• **TASK TO COMPLETE**
List each line of the data in which the string "with" appears.

• **SUPPLIED MATERIAL**

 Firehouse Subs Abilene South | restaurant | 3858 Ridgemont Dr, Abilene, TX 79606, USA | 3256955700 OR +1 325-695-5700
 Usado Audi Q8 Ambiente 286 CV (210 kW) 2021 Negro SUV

---

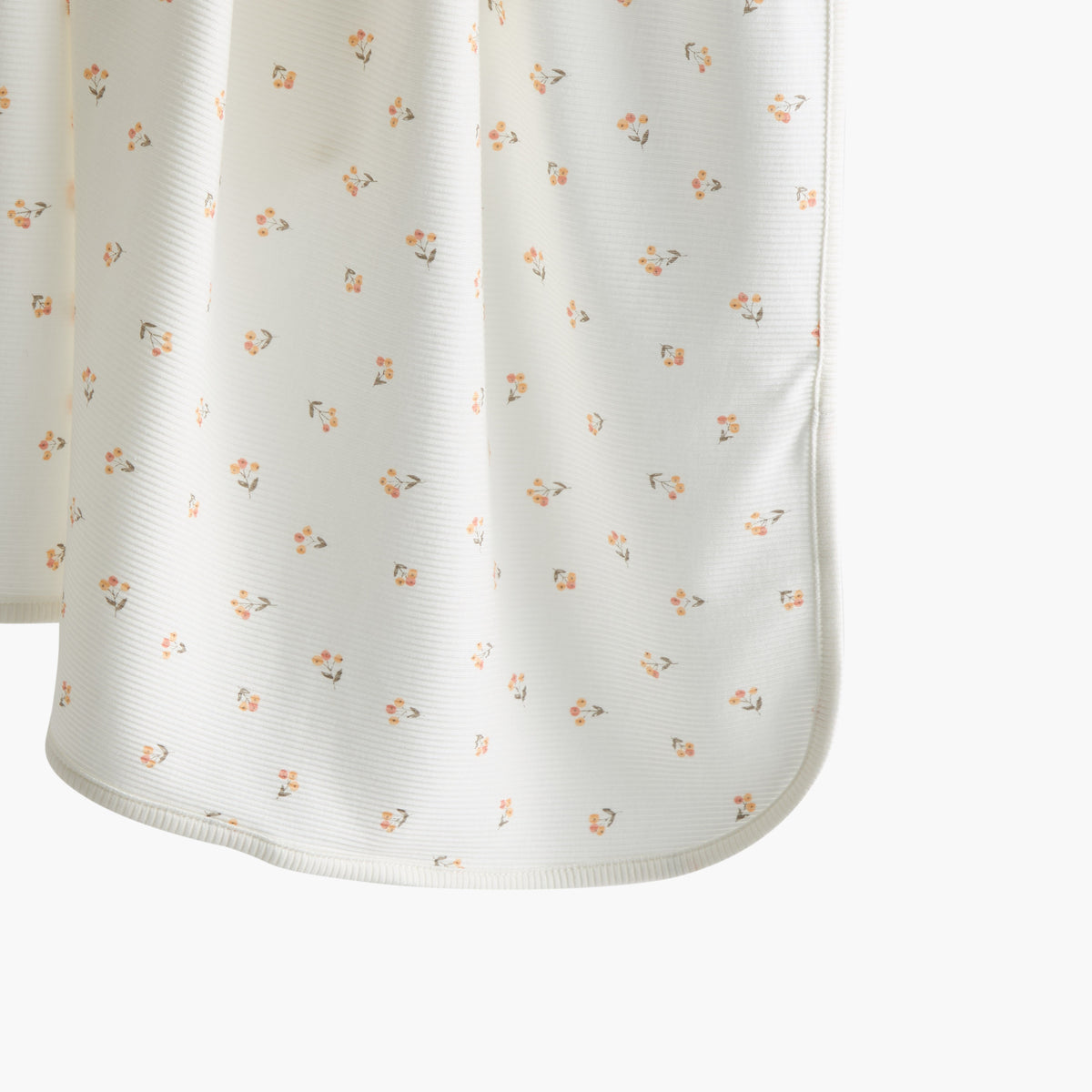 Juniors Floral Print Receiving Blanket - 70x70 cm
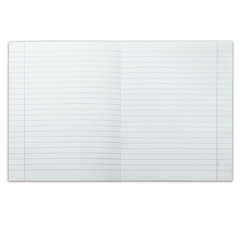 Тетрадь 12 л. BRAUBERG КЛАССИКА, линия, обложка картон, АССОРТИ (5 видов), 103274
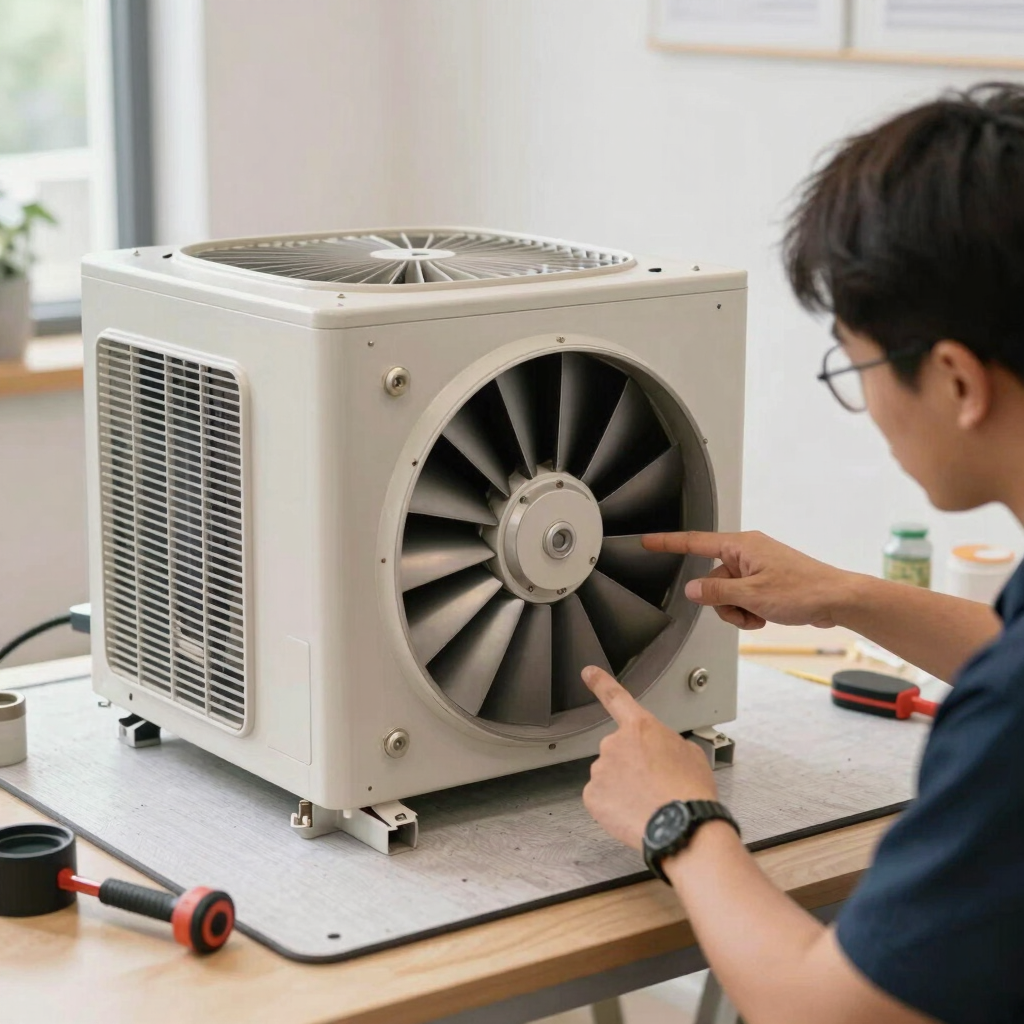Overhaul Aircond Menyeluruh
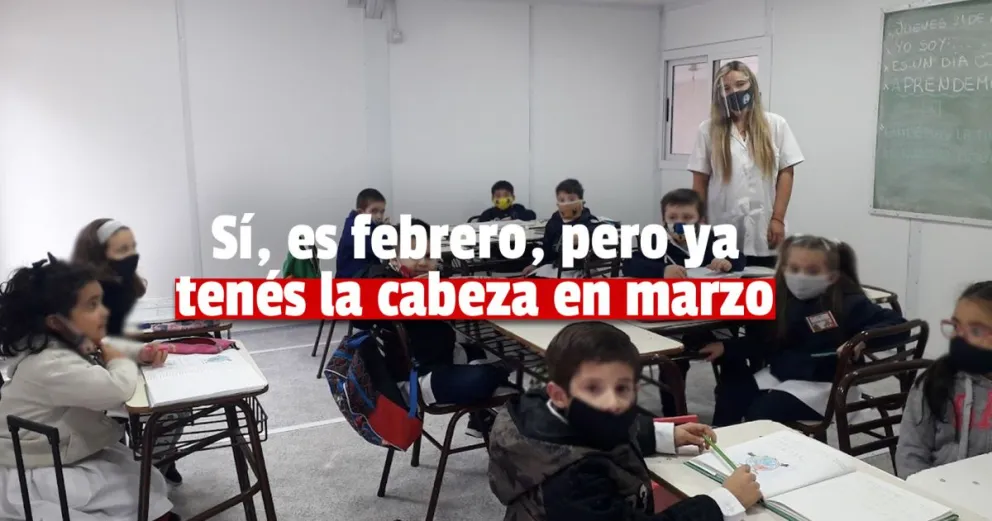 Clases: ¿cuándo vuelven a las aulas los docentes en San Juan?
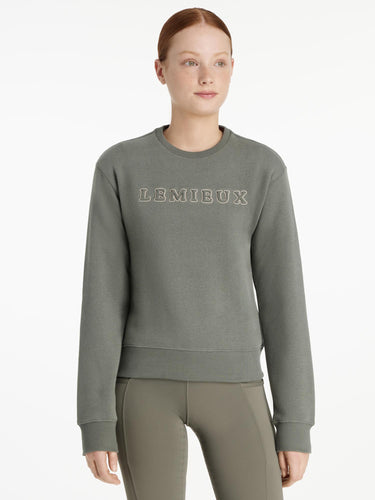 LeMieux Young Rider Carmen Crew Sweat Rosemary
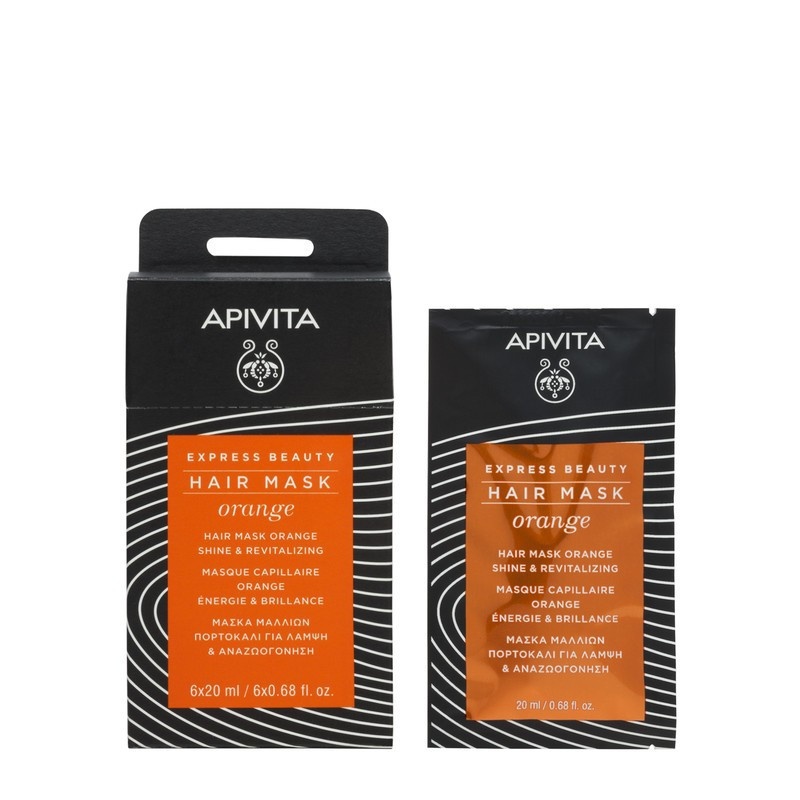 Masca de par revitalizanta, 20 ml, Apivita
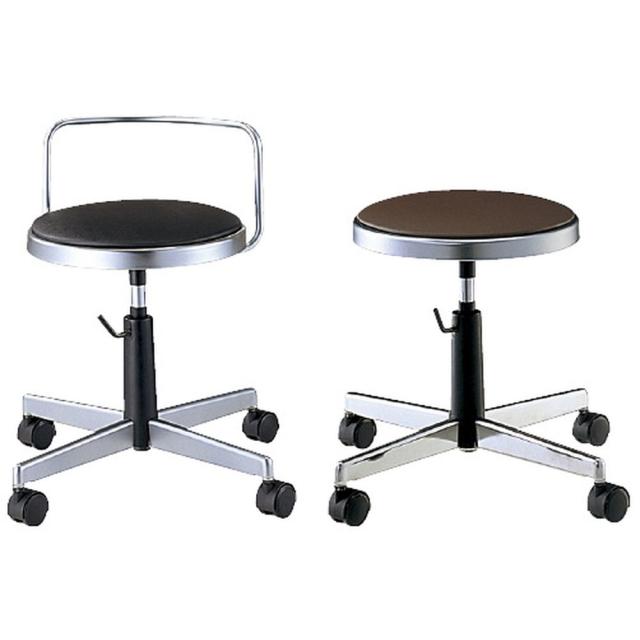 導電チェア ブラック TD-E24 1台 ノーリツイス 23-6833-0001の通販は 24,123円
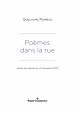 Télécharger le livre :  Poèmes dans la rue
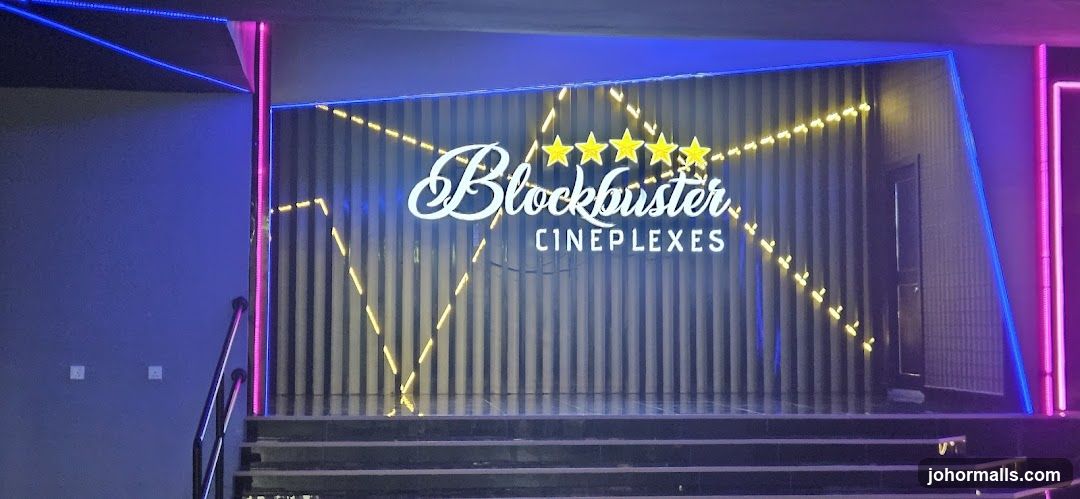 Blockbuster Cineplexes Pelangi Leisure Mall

---

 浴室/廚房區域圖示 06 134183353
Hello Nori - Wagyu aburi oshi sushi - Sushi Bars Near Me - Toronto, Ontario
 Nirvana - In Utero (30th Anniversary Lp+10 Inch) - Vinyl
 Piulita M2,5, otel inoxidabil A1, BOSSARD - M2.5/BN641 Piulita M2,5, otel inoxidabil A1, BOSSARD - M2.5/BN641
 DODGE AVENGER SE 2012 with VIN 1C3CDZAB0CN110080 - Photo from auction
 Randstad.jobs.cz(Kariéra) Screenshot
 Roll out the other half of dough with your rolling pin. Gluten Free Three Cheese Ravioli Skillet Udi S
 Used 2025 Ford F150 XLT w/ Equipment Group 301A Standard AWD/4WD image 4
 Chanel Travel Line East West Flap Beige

• **WRITTEN SOLUTION**
 DODGE AVENGER SE 2012 with VIN 1C3CDZAB0CN110080 - Photo from auction
 Roll out the other half of dough with your rolling pin. Gluten Free Three Cheese Ravioli Skillet Udi S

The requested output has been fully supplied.